## [Задания]
A - Каким, по словам отвечающего в интервью о модернизации, был изначальный посыл Путина на встрече с бизнесменами в Кремле?
B - Допишите интервью о модернизации дальше его последней реплики.

## [Документ]
####
Но лично мне сразу после первых арестов по делу о событиях 6 мая стало ясно, что такого пути не будет.
— Либералов во власти не будет? Гайки закрутились.
— Да.
— А сейчас можно сказать, что вот эта жесткая модернизация, проводимая сверху, — все еще основной курс в стране?
— Пожалуй, можно.
— А в реальности какая-то модернизация проводится?
— Нет.
— Получается, мы не идем никуда.
— Пока так.
Как только у нас появляется хоть что-то привлекательное, тут же приходят контролирующие органы и хотят на этом привлекательном заработать. Вот и вся модель. Хотя вы сейчас можете послушать выступление Путина на его встрече с бизнесом — он же настоящий либерал, круче в России не найдешь.
— Вы имеете в виду одно из последних выступлений Путина, где он обвинил спекулянтов в том, что у нас уровень жизни становится ниже?
— Но была и встреча в Кремле с бизнесменами на прошлой неделе. Конечно, когда Путин выступал там, он часто сбивался с либеральных позиций на свое собственное видение проблем. Но его изначальный посыл был четким: надо помогать бизнесу, постараться его активизировать, преодолеть инерцию и начать оживать. Чтобы появились уже какие-то тренды к подъему.
— А могут ли, с учетом нынешних реалий, предприниматели взять реванш за поражение в начале «нулевых» и победить бюрократов?
####
## [Фрагмент данных]
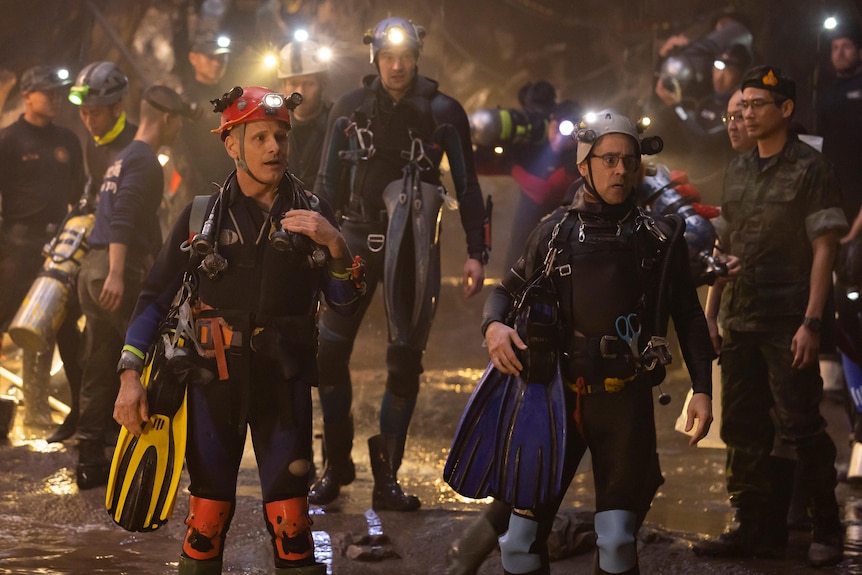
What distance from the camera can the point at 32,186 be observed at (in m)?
8.80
####
## [Ответы к заданиям]
A - Надо помогать бизнесу, постараться его активизировать, преодолеть инерцию и начать оживать.

B -
— Хороший вопрос. На словах президент поддерживает предпринимателей. Сколько он говорил правоохранительным органам — вы особо не задирайтесь, не обдирайте бизнес, будем за это строго наказывать. Но в реальности ничего этого нет. И не вижу никаких предпосылок к тому, чтобы власть и бизнес переступили через некую грань и начали движение вперед и вверх. Мои сценарии дальнейшего развития экономики — это или стагнация или еще большее падение.
— Это сценарий на весь 2016 год?
Не просто на 2016 год, так будет до тех пор, пока российская экономика не начнет трансформироваться в полноценную и эффективную рыночную. А для этого нужно, чтоб настроение во власти изменилось и масштабные реформы. До этого никакого подъема не будет.
— Но при этом мне кажется, что люди довольно спокойно воспринимают происходящее. Меня удивили данные «индекса нормальности российской промышленности», который рассчитывается Институтом Гайдара. Из него следует, что промышленность спокойно адаптировалась к реалиям и балансирует себе между рецессией и стагнацией — и это норма.
— Не верю я в то, что это — норма. Если опрошенные стараются не демонстрировать свои пессимистические настроения — это еще ничего не значит.
— Тем не менее, даже если оставить опросы, не заметили ли вы, что при очевидном ухудшении экономических показателей и падении качества жизни люди спокойно на это реагируют? Почему? Жива память на 1980-е и 90е или это что-то еще?
— У людей в памяти больше 2000-е — жить стало намного лучше, уровень жизни поднялся где-то в полтора раза. Если мы даже учтем возросшие расходы — на жилье, образование, здравоохранение и так далее, все равно это было время довольно значительного роста доходов населения. Люди привыкли к хорошему образу жизни и не думают, что вернутся к плохому. Им ближе решительные действия президента, который забрал Крым, содействовал росту пророссийских настроений в Украине… Я стараюсь очень осторожно выражаться сейчас — это возбудило определенные эмоции в публике.
— Патриотические?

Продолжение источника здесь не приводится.